**WHAT THE TASK REQUIRES:**
Would you go through the records below and copy each line with the string "genus"?

**PROVIDED RECORDS:**
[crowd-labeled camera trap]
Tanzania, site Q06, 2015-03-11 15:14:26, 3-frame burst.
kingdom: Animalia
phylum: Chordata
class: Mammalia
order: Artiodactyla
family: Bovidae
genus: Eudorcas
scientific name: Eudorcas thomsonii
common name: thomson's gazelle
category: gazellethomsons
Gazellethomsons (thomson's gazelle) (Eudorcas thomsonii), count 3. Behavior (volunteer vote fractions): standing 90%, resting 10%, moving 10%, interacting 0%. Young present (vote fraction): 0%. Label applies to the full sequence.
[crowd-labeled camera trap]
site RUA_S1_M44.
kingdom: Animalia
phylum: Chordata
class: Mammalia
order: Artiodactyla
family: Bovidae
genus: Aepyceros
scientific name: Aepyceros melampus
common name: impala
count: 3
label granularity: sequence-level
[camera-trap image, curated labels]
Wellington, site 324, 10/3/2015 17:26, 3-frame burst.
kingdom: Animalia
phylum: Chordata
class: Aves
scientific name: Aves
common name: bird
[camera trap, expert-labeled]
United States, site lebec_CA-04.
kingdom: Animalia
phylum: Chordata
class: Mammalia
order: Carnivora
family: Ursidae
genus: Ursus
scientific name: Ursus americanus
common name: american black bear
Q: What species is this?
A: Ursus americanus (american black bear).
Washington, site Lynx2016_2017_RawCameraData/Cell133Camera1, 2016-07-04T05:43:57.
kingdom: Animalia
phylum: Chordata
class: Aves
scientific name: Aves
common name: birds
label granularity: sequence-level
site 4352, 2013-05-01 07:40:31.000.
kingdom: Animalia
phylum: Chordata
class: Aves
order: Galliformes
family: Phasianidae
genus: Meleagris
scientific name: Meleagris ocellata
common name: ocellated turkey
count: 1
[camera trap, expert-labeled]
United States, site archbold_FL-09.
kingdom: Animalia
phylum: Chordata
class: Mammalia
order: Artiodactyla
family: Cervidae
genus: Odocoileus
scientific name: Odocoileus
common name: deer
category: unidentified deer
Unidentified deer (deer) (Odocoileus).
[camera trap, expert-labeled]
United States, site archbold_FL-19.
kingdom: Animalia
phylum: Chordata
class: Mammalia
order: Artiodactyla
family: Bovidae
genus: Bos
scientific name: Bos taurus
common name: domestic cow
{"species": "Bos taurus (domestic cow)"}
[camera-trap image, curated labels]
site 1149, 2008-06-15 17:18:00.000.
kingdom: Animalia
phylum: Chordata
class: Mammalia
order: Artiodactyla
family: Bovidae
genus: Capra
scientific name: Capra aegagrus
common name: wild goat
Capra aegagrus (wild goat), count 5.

**SOLUTION TO THIS TASK:**
genus: Eudorcas
genus: Aepyceros
genus: Ursus
genus: Meleagris
genus: Odocoileus
genus: Bos
genus: Capra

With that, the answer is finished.